Il retrouva son franc sourire et lui prit la taille.

– Non, mon amour. Mais je vous voyais en si princière et agréable compagnie...

– Oh ! agréable, fit Angélique en passant un doigt sur sa main écorchée. Je risque d'en sortir fort éclopée. Qu'avez-vous fait depuis hier ?

– J'ai rencontré des amis, causé de-ci, de-là. Avez-vous vu le roi d'Espagne ?

– Non, pas encore.

– Allons dans cette salle. On prépare le couvert.

Selon l'étiquette espagnole, le roi d'Espagne doit manger seul, en suivant un cérémonial très compliqué. La salle était tendue de tapisseries de haute lice qui racontaient en tonalités sourdes, mordorées, touchées de rouge et de gris-bleu, l'histoire du royaume d'Espagne. Il y avait un monde fou. On s'écrasait.

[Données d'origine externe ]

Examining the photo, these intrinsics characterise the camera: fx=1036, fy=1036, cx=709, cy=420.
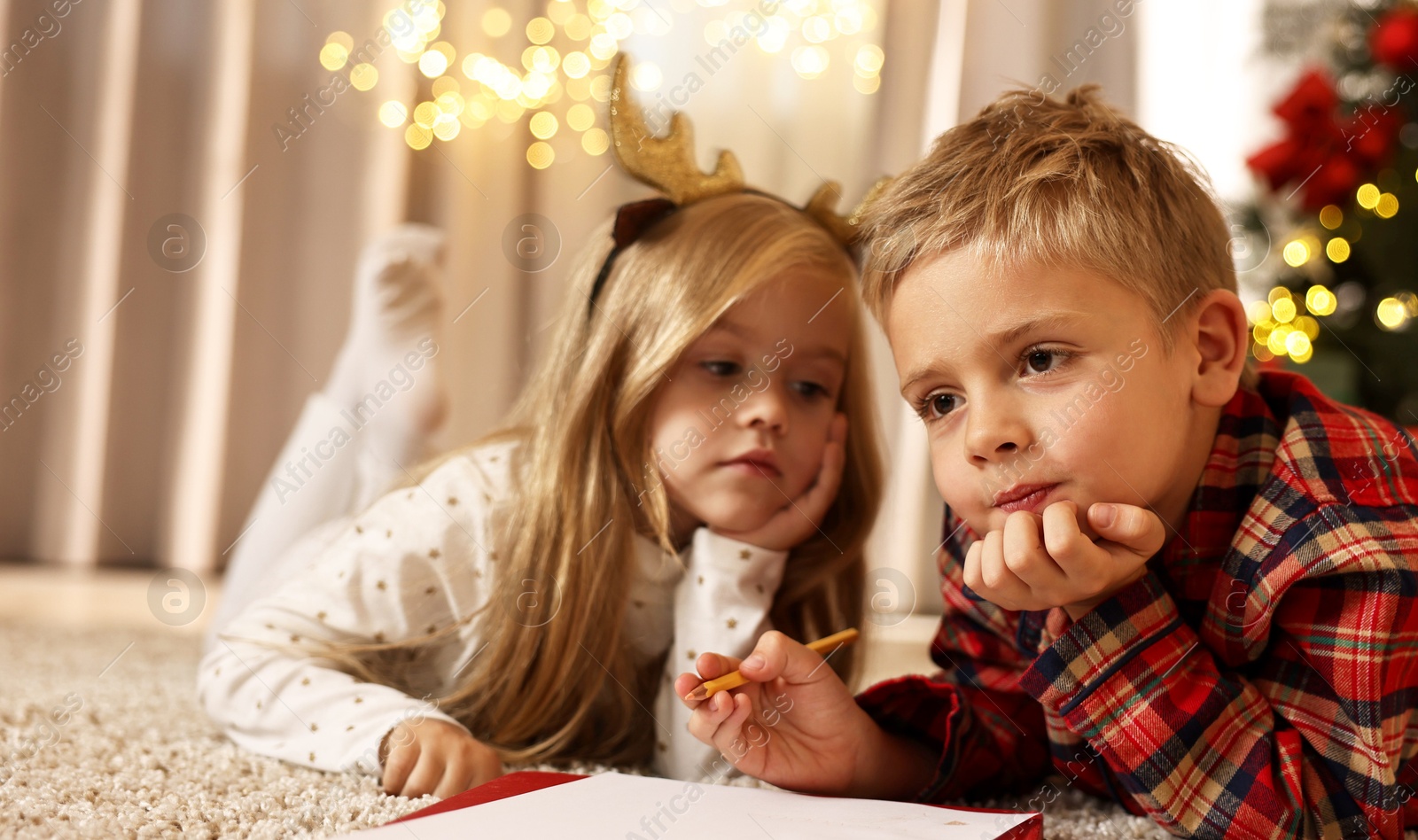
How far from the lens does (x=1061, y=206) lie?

Les deux cours rivalisaient de luxe et de magnificence. Les Espagnols l'emportaient en or et pierreries sur les Français, mais ceux-ci triomphaient par la forme et l'élégance de leurs habits. Les jeunes gens de la suite de Louis XIV arboraient ce jour-là des manteaux de moire gris couverts de dentelles d'or rattachées par des points couleur de feu ; la doublure était de toile d'or. Le pourpoint de brocart d'or. Les chapeaux, garnis de plumes blanches, étaient relevés sur le côté par une pointe de diamants.

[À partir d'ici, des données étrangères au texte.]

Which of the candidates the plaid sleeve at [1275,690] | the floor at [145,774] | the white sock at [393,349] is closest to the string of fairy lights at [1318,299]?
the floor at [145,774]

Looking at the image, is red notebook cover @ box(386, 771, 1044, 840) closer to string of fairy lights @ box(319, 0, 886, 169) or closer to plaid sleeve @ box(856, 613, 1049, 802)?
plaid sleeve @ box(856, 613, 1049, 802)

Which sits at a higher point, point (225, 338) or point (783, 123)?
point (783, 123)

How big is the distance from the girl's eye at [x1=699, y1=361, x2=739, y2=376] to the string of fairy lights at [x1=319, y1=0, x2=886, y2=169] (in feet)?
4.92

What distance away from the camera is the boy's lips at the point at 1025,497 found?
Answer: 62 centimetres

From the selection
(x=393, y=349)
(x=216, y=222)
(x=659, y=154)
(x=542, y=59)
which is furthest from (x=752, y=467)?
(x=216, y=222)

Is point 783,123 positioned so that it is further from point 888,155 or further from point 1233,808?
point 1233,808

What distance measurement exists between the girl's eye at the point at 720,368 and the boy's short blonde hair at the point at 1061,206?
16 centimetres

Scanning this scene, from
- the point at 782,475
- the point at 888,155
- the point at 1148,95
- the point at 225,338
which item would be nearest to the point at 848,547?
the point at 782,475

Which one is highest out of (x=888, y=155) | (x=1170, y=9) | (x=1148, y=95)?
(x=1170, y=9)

On se montrait en riant les longues moustaches démodées des grands d'Espagne et leurs vêtements chargés de broderies massives et vieillottes.

– Avez-vous vu ces chapeaux plats avec leurs petites plumes maigres ? chuchota Péguilin en pouffant.

– Et les dames ? Une série de vieux échalas dont les os pointent sous les mantilles.

– Dans ce pays, les belles épouses restent au logis derrière des grilles.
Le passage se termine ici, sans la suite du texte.